Excerpt:
————————

Is there a positive integer, when reversing its digits, it doubles?
That is;
if $n=a_{1}a_{2}a_{3}\cdots a_{k-1}a_{k}$, then $2n=a_{k}a_{k-1}a_{k-2}\cdots a_{1}$, where $a_k$ is the $k$th digit of $n$.
$n=25$ is not a solution since $52\ne50$ (it is only a good guess).
On
Consider first and last digit: $p=a_1$ and $q=a_k$. We know that: $$ p = 2q \mod 10,\qquad q = 2p + t \mod 10, $$ where $t$ is carry from the multiplication of $a_{k-1}$ (can be either $0$ or $1$). It's easy to show that all $p$, $q$, $t$ are even, so $t=0$. From that we get: $$ p = 4p \mod 10. $$ By simple check of 4 possible even digits (2,4,6,8) we can see that none of them keeps the last digit after multiplication by 4.

————————

Goal of the exercise:
Extend the discussion of whether reversing a positive integer's digits can double it, picking up right after its last sentence.

Information shown:
————————

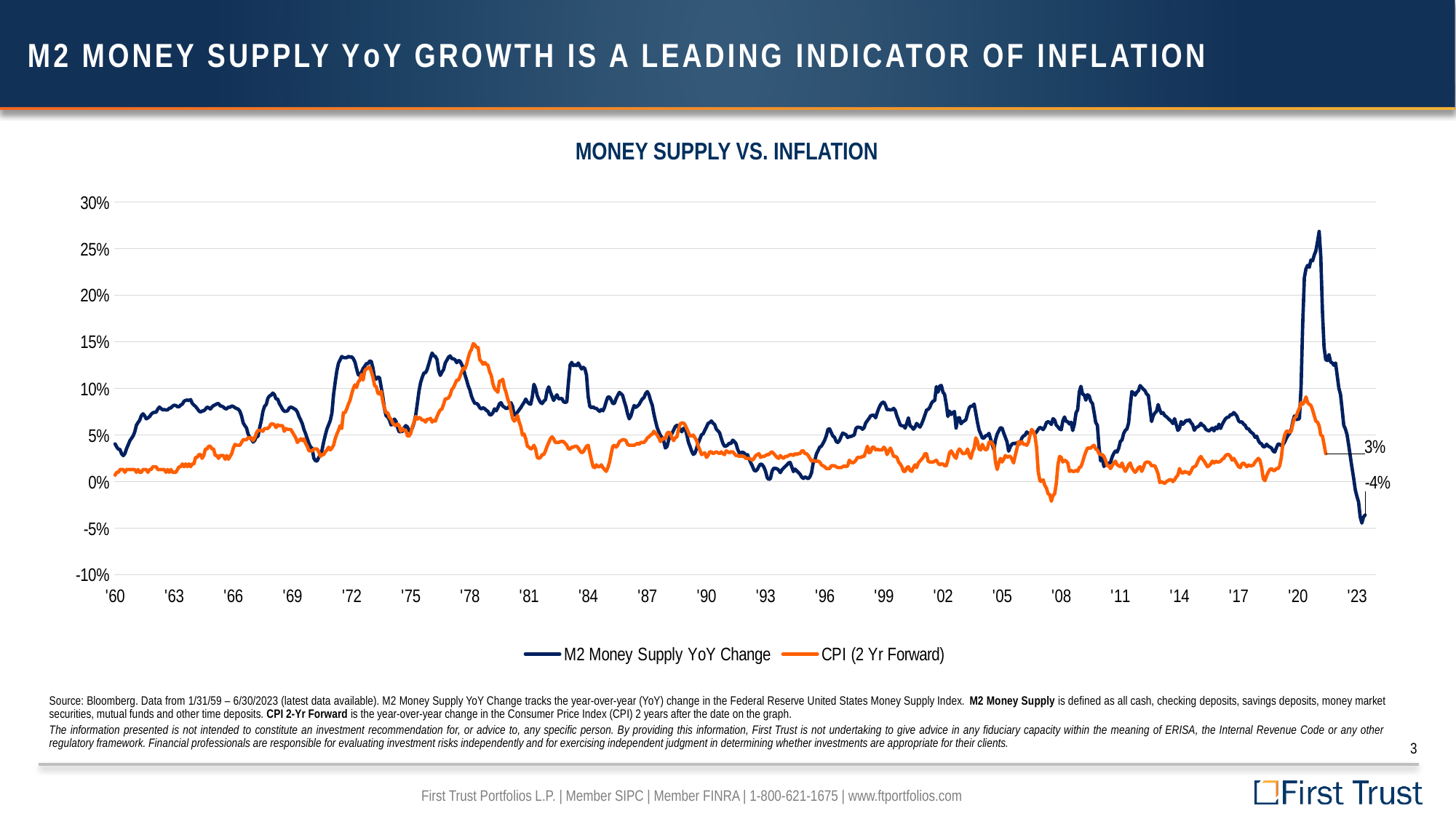
At the right end of the chart, which series has the larger labeled value, M2 Money Supply YoY Change or CPI (2 Yr Forward)? CPI (2 Yr Forward) What is the difference between the labeled end values of CPI (2 Yr Forward) (3%) and M2 Money Supply YoY Change (-4%)? 7% What is the latest labeled value of the M2 Money Supply YoY Change series at the right end of the chart? -4% What kind of chart is shown on the slide? line chart Is the peak value of CPI (2 Yr Forward) around '78 greater or less than 10%? greater Does the M2 Money Supply YoY Change series rise or fall from its peak around 2021 to '23? fall How many series does the legend list? 2 What colour is the line for CPI (2 Yr Forward)? orange What is the latest labeled value of the CPI (2 Yr Forward) series at the right end of the chart? 3% Which series reaches the highest value anywhere on the chart? M2 Money Supply YoY Change What is the title of the chart? MONEY SUPPLY VS. INFLATION Is the peak value of M2 Money Supply YoY Change around 2021 greater or less than 25%? greater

————————

Result of the exercise:
Notably, it is possible to have that number in odd bases. For example, $$ 143_5 = 48_{10},\qquad 341_5=96_{10} $$
So basically you want
$\begin{array}\\ \ \ a_{1} a_{2}a_{3}\cdots a_{k-1}a_{k}\\ +\\ \ \ a_{1}a_{2}a_{3}\cdots a_{k-1}a_{k}\\ \hline \ \ a_{k}a_{k-1}a_{k-2}\cdots a_{2}a_{1}\\ \end{array}$
Which leads to either $2a_{k}=a_1$ or $2a_{k}-10=a_1$.
On the other hand, $2a_{1}=a_k$ or $2a_{1}+1=a_k$.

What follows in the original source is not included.